Morgan Stanley was at the receiving end of an analyst downgrade, a day after forecast-beating results that sent the stock soaring.
Citigroup cut Morgan Stanley
to neutral from buy, though it maintained a $100 price target, in a note to clients late Tuesday.
The Wall Street bank on Tuesday reported an adjusted profit that fell to $1.26 per share, but still beat forecasts. Revenue fell to $12.75 billion, surpassing estimates of $12.54 billion for the fourth quarter.

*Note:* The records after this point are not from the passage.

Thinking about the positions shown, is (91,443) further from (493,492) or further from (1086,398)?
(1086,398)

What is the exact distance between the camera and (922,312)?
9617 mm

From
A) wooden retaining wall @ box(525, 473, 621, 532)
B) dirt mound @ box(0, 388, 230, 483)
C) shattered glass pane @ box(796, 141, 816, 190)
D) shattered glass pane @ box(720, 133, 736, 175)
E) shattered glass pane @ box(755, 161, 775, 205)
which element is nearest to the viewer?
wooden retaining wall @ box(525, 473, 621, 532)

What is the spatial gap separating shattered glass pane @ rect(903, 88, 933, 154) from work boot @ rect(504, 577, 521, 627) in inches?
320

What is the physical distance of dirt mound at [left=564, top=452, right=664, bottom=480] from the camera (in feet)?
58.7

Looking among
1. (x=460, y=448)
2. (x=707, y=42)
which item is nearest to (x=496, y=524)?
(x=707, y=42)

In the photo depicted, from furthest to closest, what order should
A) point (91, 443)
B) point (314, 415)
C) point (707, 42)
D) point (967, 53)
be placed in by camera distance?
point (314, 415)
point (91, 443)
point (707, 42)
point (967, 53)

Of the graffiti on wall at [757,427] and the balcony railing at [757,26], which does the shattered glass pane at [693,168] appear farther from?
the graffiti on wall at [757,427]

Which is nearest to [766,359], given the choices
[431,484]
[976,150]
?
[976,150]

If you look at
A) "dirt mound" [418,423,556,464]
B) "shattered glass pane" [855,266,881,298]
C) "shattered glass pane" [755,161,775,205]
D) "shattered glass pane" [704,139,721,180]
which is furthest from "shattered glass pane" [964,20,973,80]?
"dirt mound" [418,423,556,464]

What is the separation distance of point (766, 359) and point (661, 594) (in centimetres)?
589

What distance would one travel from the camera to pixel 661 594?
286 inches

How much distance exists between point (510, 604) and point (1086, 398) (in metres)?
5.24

The stock closed the day up nearly 6% to $97.08.
A team of Citi analysts led by Keith Horowitz attributed the stock rally to negative sentiment heading into those results, and positive commentary from the bank on net interest income prospects for the first quarter.
But they warned that banks face a “fundamentally challenging” 2023 due to compression in net interest margin (NIM) — how much the bank is earning on loan interest versus the interest it’s paying on deposits — and potential credit worries.
Morgan Stanley, they say, is “among the best positioned” due to its strong wealth managemenet growth engine, low credit risk and positive optionality on investment bank revenues. That could lead to positive earnings per share revisions for Morgan Stanley versus negative one for its rivals.
“However, this is not lost on the market, and we believe it’s hard to make the case for significant multiple expansion from here,” said Horowitz, who said the downgrade is valuation based.